La nature a horreur du vide, c’est bien connu. Comme pour les futures élections présidentielles, ce n’est pas le manque de candidats qui est à craindre, mais le trop-plein, comme l’avait annoncé le général de Gaulle à propos de sa succession. En attendant l’échéance électorale, le Président et son Premier ministre rivalisent d’ingéniosité pour occuper le terrain médiatique. À tout seigneur, tout honneur, c’est Emmanuel Macron qui a dégainé le premier en évoquant la possibilité d’une « convention citoyenne » sur les temps scolaires, un vieux serpent de mer permettant d’éviter les questions qui fâchent encore plus, comme celles des retraites ou des impôts.

En opposant des catégories de citoyens, il s’agit de détourner l’attention en s’attribuant le beau rôle de donner la parole aux Français dans un bel exercice de démocratie directe portant sur l’organisation des temps scolaires sans traiter les problèmes de fond comme la reproduction des inégalités sociales par l’école, tout en désignant les boucs émissaires habituels : les enseignants qui auraient trop de vacances et ne travailleraient pas suffisamment. Au mieux, si quelque chose de positif devait sortir de ce vaste « brainstorming », il terminerait sa course dans les oubliettes de l’histoire, à côté des cahiers de doléances des Gilets jaunes, soigneusement enterrés pour l’édification des générations futures. Encore plus fort, François Bayrou, qui n’était que de passage à Matignon, commence à croire à un avenir dans son poste de Premier ministre, au point de lancer l’idée d’organiser un référendum afin de faire adopter un plan de réduction des déficits pour un budget 2026 introuvable.

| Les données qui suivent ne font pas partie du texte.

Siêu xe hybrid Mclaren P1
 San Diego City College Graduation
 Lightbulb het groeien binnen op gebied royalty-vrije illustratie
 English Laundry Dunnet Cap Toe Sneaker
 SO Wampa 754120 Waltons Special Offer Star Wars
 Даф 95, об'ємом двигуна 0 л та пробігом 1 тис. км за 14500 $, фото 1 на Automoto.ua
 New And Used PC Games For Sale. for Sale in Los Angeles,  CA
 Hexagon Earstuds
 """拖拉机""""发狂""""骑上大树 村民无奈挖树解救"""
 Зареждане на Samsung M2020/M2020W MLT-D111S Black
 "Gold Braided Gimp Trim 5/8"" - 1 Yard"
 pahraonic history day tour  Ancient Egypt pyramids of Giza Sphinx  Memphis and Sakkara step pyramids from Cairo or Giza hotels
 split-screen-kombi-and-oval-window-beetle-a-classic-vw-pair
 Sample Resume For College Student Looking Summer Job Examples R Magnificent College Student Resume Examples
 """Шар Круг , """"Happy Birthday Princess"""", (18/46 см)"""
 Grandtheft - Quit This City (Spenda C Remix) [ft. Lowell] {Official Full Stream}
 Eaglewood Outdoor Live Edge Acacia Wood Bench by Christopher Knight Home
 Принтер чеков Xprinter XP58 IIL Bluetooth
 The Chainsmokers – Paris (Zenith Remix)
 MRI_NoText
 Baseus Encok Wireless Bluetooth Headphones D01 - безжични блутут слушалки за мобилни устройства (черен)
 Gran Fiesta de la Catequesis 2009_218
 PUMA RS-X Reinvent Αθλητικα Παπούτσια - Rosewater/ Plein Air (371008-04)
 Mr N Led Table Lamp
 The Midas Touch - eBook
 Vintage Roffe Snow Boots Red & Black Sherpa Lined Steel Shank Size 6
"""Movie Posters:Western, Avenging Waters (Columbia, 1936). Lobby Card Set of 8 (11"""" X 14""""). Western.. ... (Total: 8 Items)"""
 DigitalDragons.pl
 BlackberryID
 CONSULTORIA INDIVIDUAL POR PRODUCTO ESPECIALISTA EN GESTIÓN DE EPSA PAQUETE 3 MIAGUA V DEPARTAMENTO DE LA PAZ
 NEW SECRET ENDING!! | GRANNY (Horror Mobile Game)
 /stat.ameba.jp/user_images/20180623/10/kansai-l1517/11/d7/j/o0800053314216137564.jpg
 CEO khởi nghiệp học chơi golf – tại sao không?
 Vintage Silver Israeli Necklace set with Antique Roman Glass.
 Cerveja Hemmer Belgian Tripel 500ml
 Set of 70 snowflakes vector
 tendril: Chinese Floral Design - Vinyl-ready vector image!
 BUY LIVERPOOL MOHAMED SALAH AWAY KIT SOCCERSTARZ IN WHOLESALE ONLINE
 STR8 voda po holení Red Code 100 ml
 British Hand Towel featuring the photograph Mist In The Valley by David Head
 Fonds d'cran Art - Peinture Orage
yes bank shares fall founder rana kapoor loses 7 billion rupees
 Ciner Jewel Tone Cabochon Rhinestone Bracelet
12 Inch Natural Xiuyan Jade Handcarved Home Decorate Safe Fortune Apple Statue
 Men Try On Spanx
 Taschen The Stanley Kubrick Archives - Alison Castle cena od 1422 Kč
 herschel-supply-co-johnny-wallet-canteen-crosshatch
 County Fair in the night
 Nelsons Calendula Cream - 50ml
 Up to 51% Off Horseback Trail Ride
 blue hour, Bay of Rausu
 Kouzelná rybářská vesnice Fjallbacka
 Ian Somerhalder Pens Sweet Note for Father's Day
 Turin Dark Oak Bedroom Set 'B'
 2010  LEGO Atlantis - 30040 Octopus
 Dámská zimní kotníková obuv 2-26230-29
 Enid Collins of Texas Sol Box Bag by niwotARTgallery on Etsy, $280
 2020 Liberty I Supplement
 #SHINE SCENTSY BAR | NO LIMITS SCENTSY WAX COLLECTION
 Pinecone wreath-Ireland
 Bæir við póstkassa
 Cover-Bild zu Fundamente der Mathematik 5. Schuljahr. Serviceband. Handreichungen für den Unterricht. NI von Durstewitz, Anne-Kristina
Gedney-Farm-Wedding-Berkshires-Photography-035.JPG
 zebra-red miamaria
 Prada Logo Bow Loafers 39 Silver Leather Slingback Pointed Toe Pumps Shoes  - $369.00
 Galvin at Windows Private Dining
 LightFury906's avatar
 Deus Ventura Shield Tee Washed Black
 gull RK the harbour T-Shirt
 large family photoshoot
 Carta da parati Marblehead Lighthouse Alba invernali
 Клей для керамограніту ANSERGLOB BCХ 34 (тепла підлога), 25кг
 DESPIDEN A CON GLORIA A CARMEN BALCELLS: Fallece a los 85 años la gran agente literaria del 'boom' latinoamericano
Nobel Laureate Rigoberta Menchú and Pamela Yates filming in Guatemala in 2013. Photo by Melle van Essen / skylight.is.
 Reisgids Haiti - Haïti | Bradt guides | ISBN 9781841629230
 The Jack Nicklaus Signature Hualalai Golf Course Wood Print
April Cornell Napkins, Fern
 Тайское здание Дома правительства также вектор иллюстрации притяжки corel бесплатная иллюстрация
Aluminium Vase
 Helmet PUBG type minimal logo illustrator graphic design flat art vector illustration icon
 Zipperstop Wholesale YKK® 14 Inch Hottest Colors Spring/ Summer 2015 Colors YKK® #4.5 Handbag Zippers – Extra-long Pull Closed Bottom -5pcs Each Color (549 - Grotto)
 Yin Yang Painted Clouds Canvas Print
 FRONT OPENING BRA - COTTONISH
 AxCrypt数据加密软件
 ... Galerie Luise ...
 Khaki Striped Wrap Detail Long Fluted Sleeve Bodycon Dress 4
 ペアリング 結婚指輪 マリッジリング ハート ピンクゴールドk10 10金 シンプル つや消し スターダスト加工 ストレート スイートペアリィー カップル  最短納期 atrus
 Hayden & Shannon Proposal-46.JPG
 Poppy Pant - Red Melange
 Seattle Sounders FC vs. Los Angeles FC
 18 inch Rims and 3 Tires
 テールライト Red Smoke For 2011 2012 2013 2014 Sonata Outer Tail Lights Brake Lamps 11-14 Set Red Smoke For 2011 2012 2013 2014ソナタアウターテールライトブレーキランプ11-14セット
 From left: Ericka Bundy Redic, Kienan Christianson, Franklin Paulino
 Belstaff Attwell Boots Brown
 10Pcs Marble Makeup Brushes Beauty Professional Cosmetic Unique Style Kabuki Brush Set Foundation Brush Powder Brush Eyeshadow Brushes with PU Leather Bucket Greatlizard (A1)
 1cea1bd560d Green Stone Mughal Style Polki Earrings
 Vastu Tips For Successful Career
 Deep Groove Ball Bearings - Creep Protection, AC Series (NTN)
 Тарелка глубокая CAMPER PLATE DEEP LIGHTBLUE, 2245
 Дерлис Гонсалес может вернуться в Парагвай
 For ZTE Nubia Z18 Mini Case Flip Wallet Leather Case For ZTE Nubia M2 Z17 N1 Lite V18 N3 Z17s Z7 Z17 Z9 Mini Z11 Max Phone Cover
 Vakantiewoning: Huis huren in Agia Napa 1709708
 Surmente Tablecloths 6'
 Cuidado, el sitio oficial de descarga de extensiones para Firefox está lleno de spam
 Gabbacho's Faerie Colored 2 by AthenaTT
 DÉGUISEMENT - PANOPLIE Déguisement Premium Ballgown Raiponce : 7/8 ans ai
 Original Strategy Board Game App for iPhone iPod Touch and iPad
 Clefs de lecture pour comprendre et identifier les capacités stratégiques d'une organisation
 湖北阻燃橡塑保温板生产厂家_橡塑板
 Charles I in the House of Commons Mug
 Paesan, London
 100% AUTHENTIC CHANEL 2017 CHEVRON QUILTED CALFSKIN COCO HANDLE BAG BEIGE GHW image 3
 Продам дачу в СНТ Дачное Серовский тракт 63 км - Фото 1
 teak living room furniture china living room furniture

La ficelle est grosse, voire énorme. Seul le président en exercice a le pouvoir de convoquer la tenue d’une telle consultation, et il préfèrera toujours suivre son propre agenda. Ce qui est logique puisque généralement, le peuple souverain vote pour ou contre le président, plutôt que sur la question posée. La popularité d’Emmanuel Macron est si basse qu’un référendum serait suicidaire en ce moment. L’objet de cette consultation est extrêmement flou et je souhaite bon courage à celui qui devra rédiger la question, et aux Français pour y répondre. Et si l’affaire allait jusqu’à son terme, que le résultat était, comme c’est probable, un refus pur et simple, une fin de non-recevoir, que resterait-il au pouvoir en place pour légitimer son action, à part une nouvelle dissolution sans aucune garantie de trouver une majorité plus claire, ou une démission du Président de la République obligeant la tenue d’élections anticipées ? On voit par là que certaines idées d’apprentis sorciers, à première vue anodines, peuvent déboucher sur des logiques aventuristes et précipiter le pays dans une instabilité dommageable, ouvrant grand la porte à la menace de droite extrême qu’elles prétendent combattre.